Esta proposição aparece em termos equivalentes em diversas passagens das
Sagradas Escrituras, por exemplo: “Sede pois perfeitos, como também vosso
Pai celestial é perfeito” (Mt 5, 48); “aquele que é justo, justifique-se
mais” (Ap 22, 11); assim em outros lugares do Novo Testamento, reunidos nasConcordâncias sob
o verbete “crescer”: “Crescei na graça e no conhecimento do nosso Senhor e
Salvador Jesus Cristo” (2 Pd 3, 18); “Deixando pois toda a malícia...
para, por meio dele, crescerdes para a salvação” (1 Pd 2, 2); “cresçamos
em todas as coisas naquele que é cabeça, o Cristo” (Ef 4, 15); “frutificando
em toda a boa obra e crescendo na ciência de Deus” (Cl 1, 10); “deixando
de discorrer sobre os primeiro rudimentos acerca de Cristo, elevemo-nos a
coisas mais perfeitas” (Hb 6, 1).
A
partir destas diversas passagens, São Tomás elaborou esta fórmula, que expôs em
seu Comentário sobre a Epístola aos Hebreus, cap. VI, 2: “No que
toca o progresso à perfeição, deve o homem sempre esforçar-se por chegar ao
estado perfeito”. E faz uma objeção a si mesmo: A perfeição consiste
nos conselhos, pois, está dito nas Escrituras: “Se queres ser perfeito,
vai, vende o que tens, etc.“ (Mt 19, 21).
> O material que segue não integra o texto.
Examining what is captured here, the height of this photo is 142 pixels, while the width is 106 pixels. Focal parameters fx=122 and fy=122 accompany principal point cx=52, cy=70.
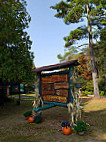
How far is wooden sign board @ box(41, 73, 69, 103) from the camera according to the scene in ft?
22.6

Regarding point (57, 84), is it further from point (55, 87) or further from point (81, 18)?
point (81, 18)

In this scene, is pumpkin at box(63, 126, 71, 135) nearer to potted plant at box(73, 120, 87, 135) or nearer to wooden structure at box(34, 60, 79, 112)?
potted plant at box(73, 120, 87, 135)

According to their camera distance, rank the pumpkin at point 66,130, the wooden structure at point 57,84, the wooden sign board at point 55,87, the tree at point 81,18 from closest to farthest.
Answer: the pumpkin at point 66,130 → the wooden structure at point 57,84 → the wooden sign board at point 55,87 → the tree at point 81,18

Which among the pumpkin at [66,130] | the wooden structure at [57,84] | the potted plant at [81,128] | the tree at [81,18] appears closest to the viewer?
the potted plant at [81,128]

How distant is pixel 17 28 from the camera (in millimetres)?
8297

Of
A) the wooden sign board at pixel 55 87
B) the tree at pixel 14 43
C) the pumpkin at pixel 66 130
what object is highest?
the tree at pixel 14 43

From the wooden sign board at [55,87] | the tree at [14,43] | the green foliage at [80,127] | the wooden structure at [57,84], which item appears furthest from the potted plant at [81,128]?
the tree at [14,43]

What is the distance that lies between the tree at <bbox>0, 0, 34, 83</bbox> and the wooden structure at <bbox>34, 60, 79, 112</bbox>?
1086 millimetres

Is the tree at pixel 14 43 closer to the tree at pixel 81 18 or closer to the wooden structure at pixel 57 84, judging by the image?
the wooden structure at pixel 57 84

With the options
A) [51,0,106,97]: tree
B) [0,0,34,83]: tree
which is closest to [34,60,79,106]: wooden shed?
[0,0,34,83]: tree

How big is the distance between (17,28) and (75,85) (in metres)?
5.59

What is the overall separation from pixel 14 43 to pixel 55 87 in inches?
151

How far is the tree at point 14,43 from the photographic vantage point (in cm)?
719

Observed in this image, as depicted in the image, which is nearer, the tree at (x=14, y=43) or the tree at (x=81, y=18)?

Ora, nem todos estão
obrigados aos conselhos. Sendo assim, como diz S. Paulo: “elevemo-nos a
coisas mais perfeitas”?
São
Tomás responde no mesmo lugar: “Dupla é a perfeição: uma exterior,
que consiste nos atos exteriores que são sinais das coisas interiores, como a
virgindade ou a pobreza voluntária. Esta não obriga a todos. Outra é a
perfeição interior, que consiste no amor de Deus e do próximo,
segundo aquilo da Escritura: “Sobretudo, porém, tende caridade, que é o
vínculo da perfeição” (1Cl 3, 14) e a esta perfeição (isto é, à perfeição
da caridade) nem todos estão obrigados a tê-la, mas todos estão
obrigados a buscá-la, pois se alguém não quisesse amar mais a
Deus, não faria o que a caridade exige”. São Tomás cita a palavra de
São Bernardo: “Na via que leva a Deus, quem não progride, regride”.
2º.
A proposição pode ser provada teologicamente de dois modos: a)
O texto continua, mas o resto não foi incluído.